Opening the door had triggered the flashing warning lights in the corners of the room. Tasha would be looking for us, and so we went looking for her, following the twitter of birds and the shrieking laughter of our children.

Our parties collided in the kitchen, where Billie was signing rapid-fire at her aunt while Greg tugged at her arm and offered interjections, his own amateurish signs breaking into the conversation only occasionally. A barn owl was perched atop the refrigerator. That was par for the course at Tasha’s place, where sometimes an absence of birds was the strange thing. The door leading out to the screened-in patio was open, and a large pied crow sat on the back of the one visible chair, watching us warily. Most of that wariness was probably reserved for the owl. They would fight, if given the opportunity, and Tasha didn’t like breaking up squabbles between birds she was rehabilitating. Birds that insisted on pecking at each other were likely to find themselves caged. The smarter birds—the corvids and the big parrots—learned to play nicely, lest they be locked away.

I waved. Tasha glanced over, beamed, and signed a quick ‘hello’ before she went back to conversing with my daughter.
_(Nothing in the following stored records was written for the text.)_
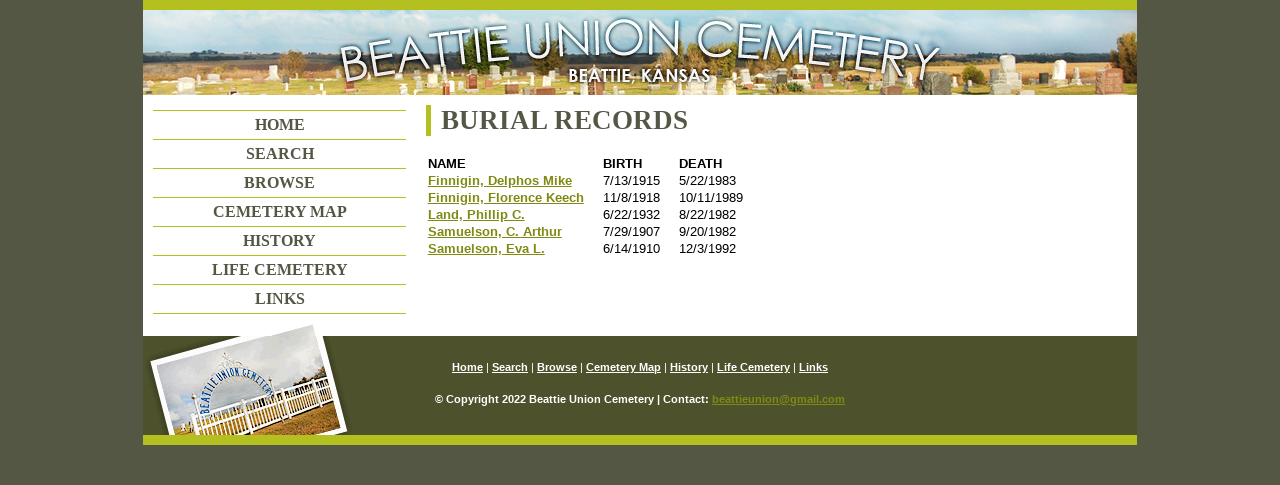

--- FILE ---
content_type: text/html; charset=UTF-8
request_url: https://beattieunioncemetery.org/browse/NE/4/23
body_size: 693
content:
<!DOCTYPE html PUBLIC "-//W3C//DTD XHTML 1.0 Transitional//EN" "http://www.w3.org/TR/xhtml1/DTD/xhtml1-transitional.dtd">
<html xmlns="http://www.w3.org/1999/xhtml" xml:lang="en" lang="en">
<head>
		<link media="all" type="text/css" rel="stylesheet" href="/css/style.css">
			<script defer data-domain="beattieunioncemetery.org" src="https://plausible.russfeld.me/js/plausible.js"></script>
		<title>Browse - Beattie Union Cemetery</title>
	<link rel="shortcut icon" href="/favicon.ico" />
</head>

<body>

<div id="container">
	<div id="header"><span>Beattie Union Cemetery</span></div>
	<div id="main">
		<div id="meat">
                    
<h1>Burial Records</h1>
<table>
    <tr>
        <td><b>NAME</b></td>
	<td width="15px"></td>
        <td><b>BIRTH</b></td>
	<td width="15px"></td>
        <td><b>DEATH</b></td>
    </tr>
        <tr>
        <td>
            <a href="http://beattieunioncemetery.org/burials/59">Finnigin, Delphos Mike</a>
        </td><td></td>
        <td>
            7/13/1915
        </td><td></td>
        <td>
            5/22/1983
        </td>
    </tr>
        <tr>
        <td>
            <a href="http://beattieunioncemetery.org/burials/60">Finnigin, Florence Keech</a>
        </td><td></td>
        <td>
            11/8/1918
        </td><td></td>
        <td>
            10/11/1989
        </td>
    </tr>
        <tr>
        <td>
            <a href="http://beattieunioncemetery.org/burials/993">Land, Phillip C.</a>
        </td><td></td>
        <td>
            6/22/1932
        </td><td></td>
        <td>
            8/22/1982
        </td>
    </tr>
        <tr>
        <td>
            <a href="http://beattieunioncemetery.org/burials/608">Samuelson, C. Arthur</a>
        </td><td></td>
        <td>
            7/29/1907
        </td><td></td>
        <td>
            9/20/1982
        </td>
    </tr>
        <tr>
        <td>
            <a href="http://beattieunioncemetery.org/burials/609">Samuelson, Eva L.</a>
        </td><td></td>
        <td>
            6/14/1910
        </td><td></td>
        <td>
            12/3/1992
        </td>
    </tr>
    </table>
<br>
		</div>
		<div id="sidebar">
			<p class='navLinks'>
			<a href="http://beattieunioncemetery.org" class='navLink navTopLink'>Home</a>
			<a href="http://beattieunioncemetery.org/search" class='navLink'>Search</a>
			<a href="http://beattieunioncemetery.org/browse" class='navLink'>Browse</a>
			<a href="http://beattieunioncemetery.org/map" class='navLink'>Cemetery Map</a>
			<a href="http://beattieunioncemetery.org/history" class='navLink'>History</a>
			<a href="http://beattieunioncemetery.org/life_cemetery" class='navLink'>Life Cemetery</a>
			<a href="http://beattieunioncemetery.org/links" class='navLink'>Links</a>
			</p>
		</div>
		<div class='clear'> </div>
	</div>
	<div id="footer">
		<span id="footerLinks">
			<a href="http://beattieunioncemetery.org">Home</a> | 
			<a href="http://beattieunioncemetery.org/search">Search</a> | 
			<a href="http://beattieunioncemetery.org/browse">Browse</a> | 
			<a href="http://beattieunioncemetery.org/map">Cemetery Map</a> | 
			<a href="http://beattieunioncemetery.org/history">History</a> | 
			<a href="http://beattieunioncemetery.org/life_cemetery">Life Cemetery</a> | 
			<a href="http://beattieunioncemetery.org/links">Links</a>
		</span>
		<span id="copyright">&copy; Copyright 2022 Beattie Union Cemetery | Contact: <a href="mailto:beattieunion@gmail.com">beattieunion@gmail.com</a></span>
	</div>
</div>

</body>
</html>


--- FILE ---
content_type: text/css
request_url: https://beattieunioncemetery.org/css/style.css
body_size: 644
content:
/* Basics ************************************************************ */

body {
	background: #555745;
	text-align: center;
	margin: 0px;
	padding: 0px;
	font-family: verdana, arial, sans-serif;
	font-size: 10pt;
	color: black;
}

* {
	margin-top: 0px;
	padding: 0px;
}

.clear {
	clear: both;	
}

/* Setup ************************************************************ */
#container {
	text-align: left;
	margin-left: auto;
	margin-right: auto;
	width: 80%;
	max-width: 994px;
	min-width: 750px;
}

#header {
	/*border-bottom: 10px solid #B3C01F;*/
	border-top: 10px solid #B3C01F;
	background: url('../img/header.jpg') no-repeat;
	background-position: top center;
	height: 85px;
}

	#header span {
		display: none;	
	}
	
#main {
	background: white url('../img/meat.jpg') no-repeat;
	background-position: bottom left;
	padding: 10px;
}

	#sidebar {
		float: left;
		display: block;
		text-align: left;
		width: 26%;
		font-size: 9pt;
	}
	
	#meat {
		float: right;
		display: block;
		text-align: left;
		width: 72%;
	}

#footer {
	background: #4E522C url('../img/footer.gif') no-repeat;
	color: white;
	text-align: center;
	height: 99px;
	border-bottom: 10px solid #B3C01F;
	font-size: 8pt;
}

	#footerLinks {
		padding-top: 25px;
		display: block;
	}
	
		#footerLinks a, #footerLinks a:link {
			color: white;	
		}
		
		#footerLinks a:hover {
			color: #a1ac1c;	
		}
The world had narrowed for the two of them, becoming nothing more than the space of their hands and the words they drew on the air, transitory and perfect.

The computer was on the table, open as always. I passed the day bag to Angie, pressing a quick kiss to her cheek before I said, “I’m going to go check on the neural net. Let me know if you need me.”
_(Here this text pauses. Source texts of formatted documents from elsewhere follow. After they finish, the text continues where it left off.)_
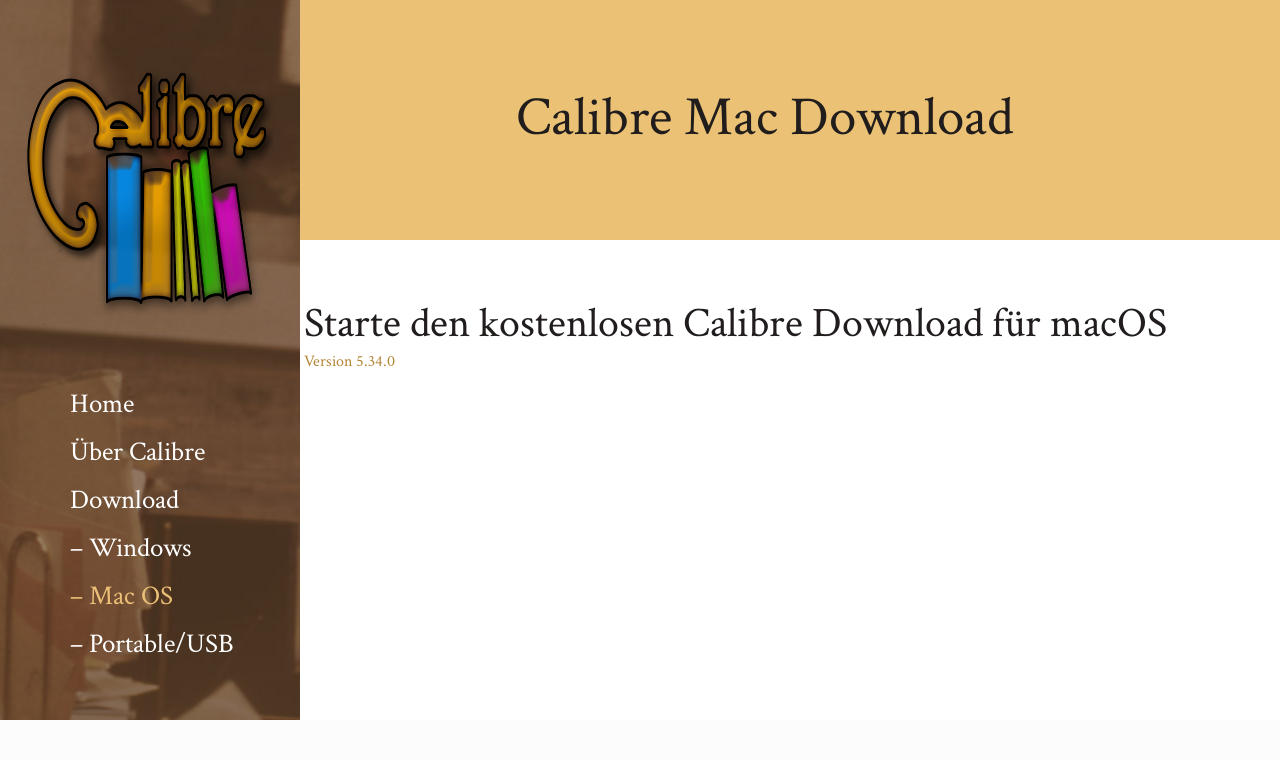

--- FILE ---
content_type: text/html; charset=utf-8
request_url: https://www.google.com/recaptcha/api2/aframe
body_size: 269
content:
<!DOCTYPE HTML><html><head><meta http-equiv="content-type" content="text/html; charset=UTF-8"></head><body><script nonce="T7FkxZrLPpELdkwYTs9zFA">/** Anti-fraud and anti-abuse applications only. See google.com/recaptcha */ try{var clients={'sodar':'https://pagead2.googlesyndication.com/pagead/sodar?'};window.addEventListener("message",function(a){try{if(a.source===window.parent){var b=JSON.parse(a.data);var c=clients[b['id']];if(c){var d=document.createElement('img');d.src=c+b['params']+'&rc='+(localStorage.getItem("rc::a")?sessionStorage.getItem("rc::b"):"");window.document.body.appendChild(d);sessionStorage.setItem("rc::e",parseInt(sessionStorage.getItem("rc::e")||0)+1);localStorage.setItem("rc::h",'1769750300540');}}}catch(b){}});window.parent.postMessage("_grecaptcha_ready", "*");}catch(b){}</script></body></html>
“Yes, leave me alone with your sister in the House of Birds,” she said, deadpan. I laughed and walked away.

Part of the arrangement I had with Tasha involved free access to her computer. She got the latest translation software and endless free upgrades to her home neural net; I went rooting through the code whenever I was in the house. She didn’t worry about me seeing her browser history or stumbling across an open email client; we’d been sharing our password-locked blogs since we were kids. What was the point of having a sister if you couldn’t trade bad boy-band RPF once in a while?

Flipping through her call history brought up the usual assortment of calls to schools, pet supply warehouses, and local takeout establishments, all tagged under her user name. There were seven guest calls over the past week. Three of them were to the university, and pulling up their profiles showed that the people who had initiated the calls had loaded custom avatars, dressing their words in their own curated faces. The other four…
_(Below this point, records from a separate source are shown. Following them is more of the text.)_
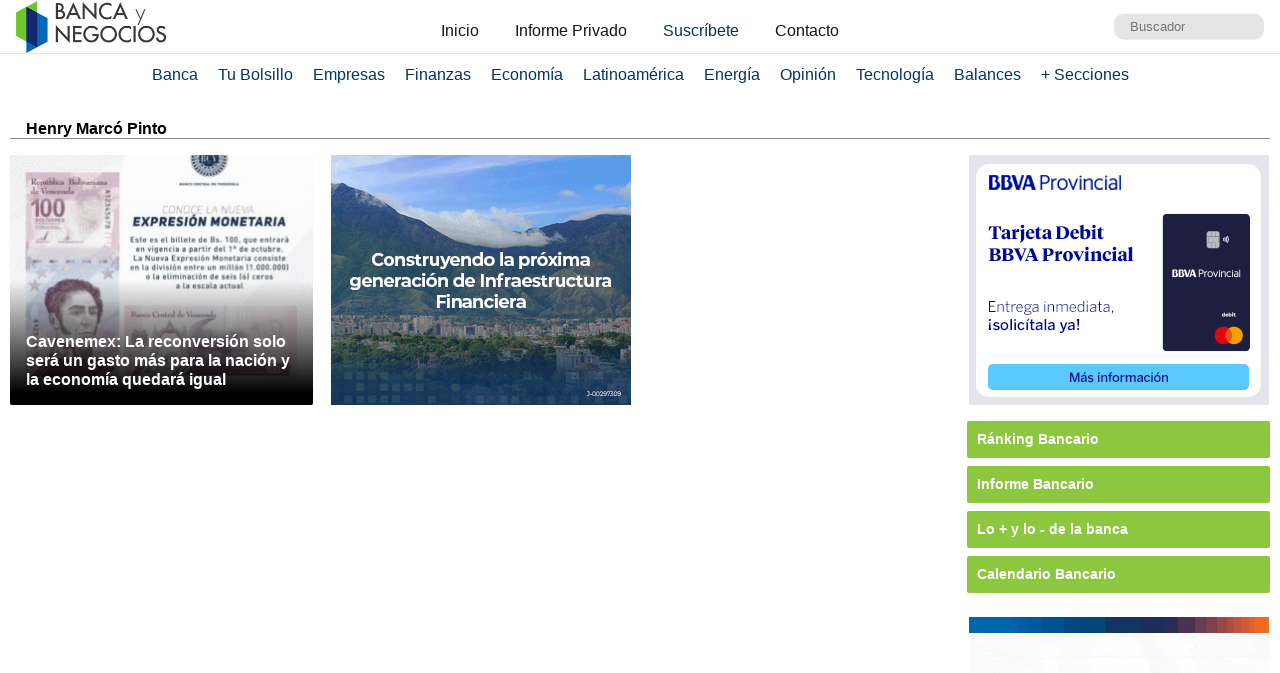

--- FILE ---
content_type: text/html; charset=UTF-8
request_url: https://www.bancaynegocios.com/get-articulos-mas-leidos/
body_size: 773
content:
<div class="list-items "> <article> <header> <h2 class="post-title"> <a href="https://www.bancaynegocios.com/reuters-presidenta-del-fmi-dice-que-estan-listos-para-ayudar-a-venezuela-cuando-los-accionistas-den-el-visto-bueno/"> Reuters: presidenta del FMI dice que están listos para ayudar a Venezuela cuando los accionistas den el visto bueno </a> </h2> </header> </article> <article> <header> <h2 class="post-title"> <a href="https://www.bancaynegocios.com/delcy-rodriguez-ingresos-por-acuerdos-energeticos-con-ee-uu-iran-a-dos-fondos-de-proteccion-social-e-infraestructura/"> Delcy Rodríguez: ingresos por acuerdos energéticos con EE.UU. irán a dos fondos de protección social e infraestructura </a> </h2> </header> </article> <article> <header> <h2 class="post-title"> <a href="https://www.bancaynegocios.com/econ-grisanti-implementan-plan-de-emergencia-para-venta-de-divisas-al-sector-privado/"> Econ. Grisanti: Implementan plan de emergencia para venta de divisas al sector privado </a> </h2> </header> </article> <article> <header> <h2 class="post-title"> <a href="https://www.bancaynegocios.com/delcy-rodriguez-anuncia-que-suscribio-por-primera-vez-un-acuerdo-de-exportacion-de-gas-licuado-de-petroleo/"> Delcy Rodríguez anuncia que suscribió «por primera vez» un acuerdo de exportación de gas licuado de petróleo </a> </h2> </header> </article> <article> <header> <h2 class="post-title"> <a href="https://www.bancaynegocios.com/ejecutivo-nacional-anuncia-tres-nuevos-ministros-en-los-despachos-de-comunicacion-ecosocialismo-y-transporte/"> Ejecutivo nacional anuncia tres nuevos ministros en los despachos de Comunicación, Ecosocialismo y Transporte </a> </h2> </header> </article> </div><div class="list-items hide"> <article> <header> <h2 class="post-title"> <a href="https://www.bancaynegocios.com/reuters-presidenta-del-fmi-dice-que-estan-listos-para-ayudar-a-venezuela-cuando-los-accionistas-den-el-visto-bueno/"> Reuters: presidenta del FMI dice que están listos para ayudar a Venezuela cuando los accionistas den el visto bueno </a> </h2> </header> </article> <article> <header> <h2 class="post-title"> <a href="https://www.bancaynegocios.com/delcy-rodriguez-ingresos-por-acuerdos-energeticos-con-ee-uu-iran-a-dos-fondos-de-proteccion-social-e-infraestructura/"> Delcy Rodríguez: ingresos por acuerdos energéticos con EE.UU. irán a dos fondos de protección social e infraestructura </a> </h2> </header> </article> <article> <header> <h2 class="post-title"> <a href="https://www.bancaynegocios.com/reuters-dos-empresas-petroleras-europeas-solicitaron-licencias-a-eeuu-para-exportar-petroleo-venezolano/"> Reuters: Dos empresas petroleras europeas solicitaron licencias a EEUU para exportar petróleo venezolano </a> </h2> </header> </article> <article> <header> <h2 class="post-title"> <a href="https://www.bancaynegocios.com/aumento-25-porciento-en-bolivares-pagan-bono-contra-la-guerra-economica-de-enero-a-empleados-publicos/"> Aumentó 25% en bolívares: Pagan bono «Contra la Guerra Económica» de enero a empleados públicos </a> </h2> </header> </article> <article> <header> <h2 class="post-title"> <a href="https://www.bancaynegocios.com/econ-grisanti-implementan-plan-de-emergencia-para-venta-de-divisas-al-sector-privado/"> Econ. Grisanti: Implementan plan de emergencia para venta de divisas al sector privado </a> </h2> </header> </article> </div><div class="list-items hide"> <article> <header> <h2 class="post-title"> <a href="https://www.bancaynegocios.com/reuters-presidenta-del-fmi-dice-que-estan-listos-para-ayudar-a-venezuela-cuando-los-accionistas-den-el-visto-bueno/"> Reuters: presidenta del FMI dice que están listos para ayudar a Venezuela cuando los accionistas den el visto bueno </a> </h2> </header> </article> <article> <header> <h2 class="post-title"> <a href="https://www.bancaynegocios.com/delcy-rodriguez-ingresos-por-acuerdos-energeticos-con-ee-uu-iran-a-dos-fondos-de-proteccion-social-e-infraestructura/"> Delcy Rodríguez: ingresos por acuerdos energéticos con EE.UU. irán a dos fondos de protección social e infraestructura </a> </h2> </header> </article> <article> <header> <h2 class="post-title"> <a href="https://www.bancaynegocios.com/reuters-dos-empresas-petroleras-europeas-solicitaron-licencias-a-eeuu-para-exportar-petroleo-venezolano/"> Reuters: Dos empresas petroleras europeas solicitaron licencias a EEUU para exportar petróleo venezolano </a> </h2> </header> </article> <article> <header> <h2 class="post-title"> <a href="https://www.bancaynegocios.com/aumento-25-porciento-en-bolivares-pagan-bono-contra-la-guerra-economica-de-enero-a-empleados-publicos/"> Aumentó 25% en bolívares: Pagan bono «Contra la Guerra Económica» de enero a empleados públicos </a> </h2> </header> </article> <article> <header> <h2 class="post-title"> <a href="https://www.bancaynegocios.com/econ-grisanti-implementan-plan-de-emergencia-para-venta-de-divisas-al-sector-privado/"> Econ. Grisanti: Implementan plan de emergencia para venta de divisas al sector privado </a> </h2> </header> </article> </div>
The other four were anonymous, and the avatar had been generated by the system, but not retained. All four had been made from this computer to the first number in its saved database. Mine.

I scribbled down the time stamps and went to join the conversation in the kitchen, waving a hand for Tasha’s attention. She turned, expression questioning. I handed her the piece of paper and signed, “Did you have the same person in the house for all four of these calls?”